▸ **Task instructions**
Copy out the data below as written; omit any images.

▸ **Data**
────────────────

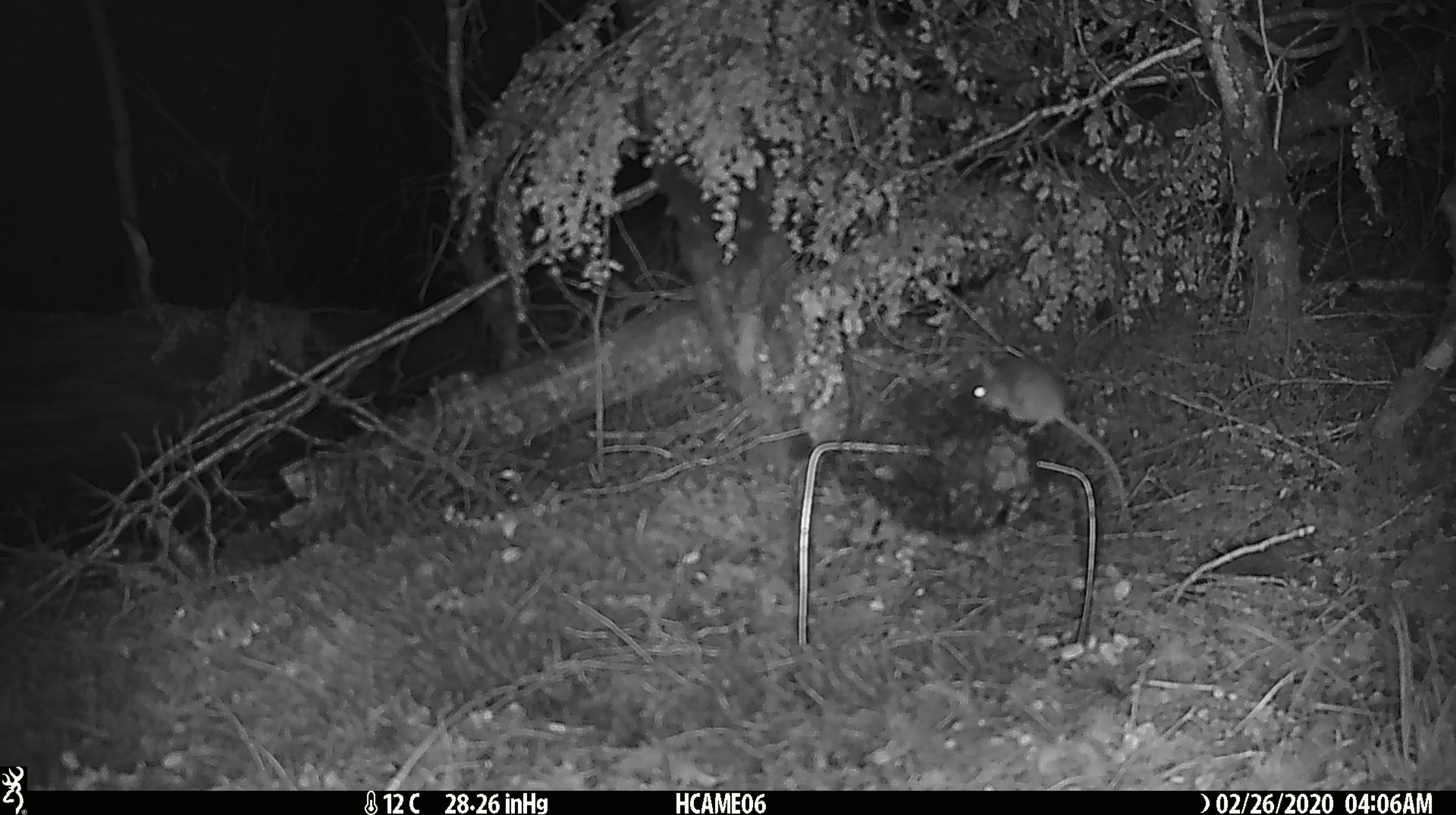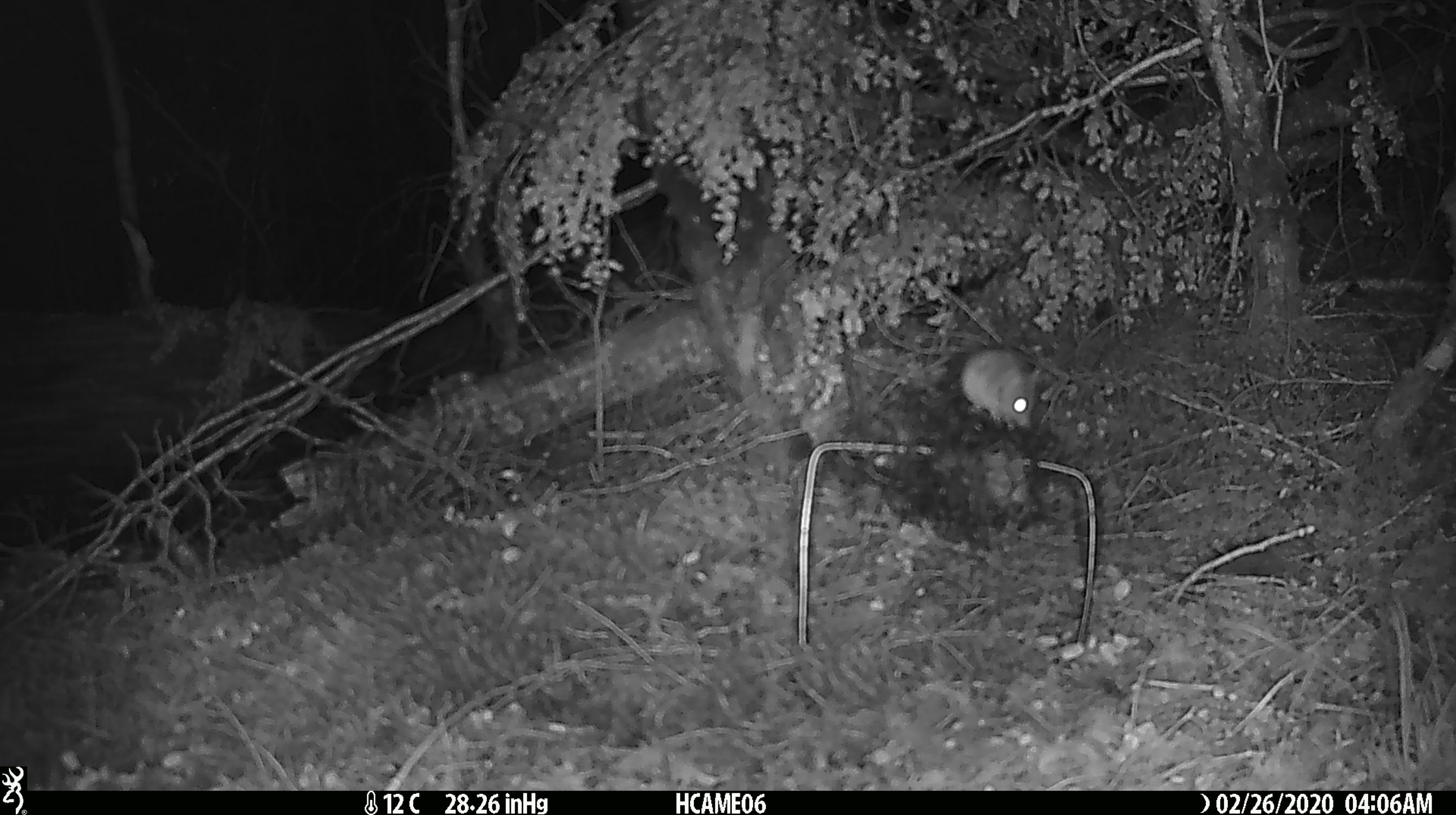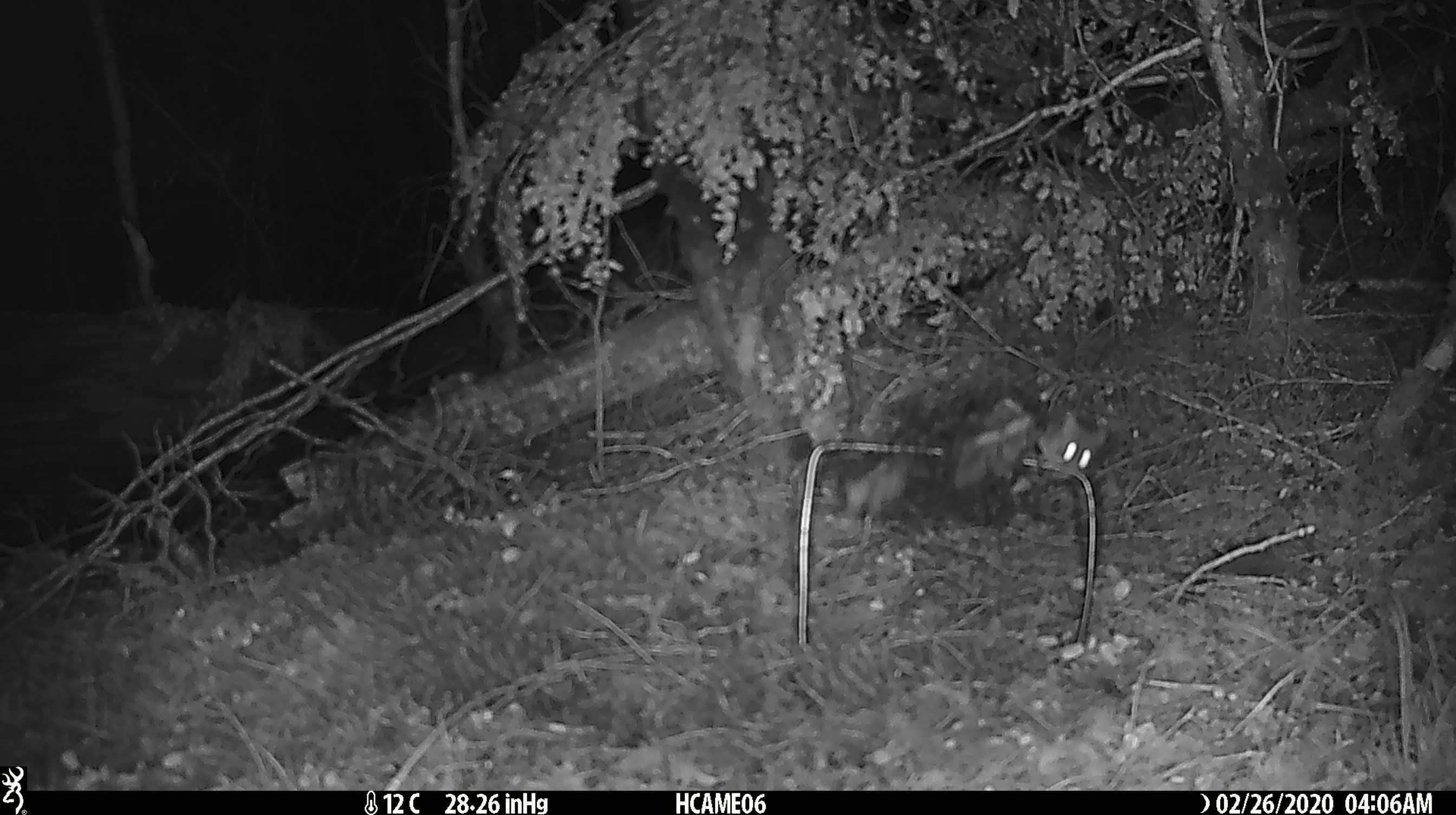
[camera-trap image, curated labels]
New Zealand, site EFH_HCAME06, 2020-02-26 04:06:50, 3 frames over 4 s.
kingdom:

────────────────

▸ **Exercise output**
[camera-trap image, curated labels]
New Zealand, site EFH_HCAME06, 2020-02-26 04:06:50, 3 frames over 4 s.
kingdom:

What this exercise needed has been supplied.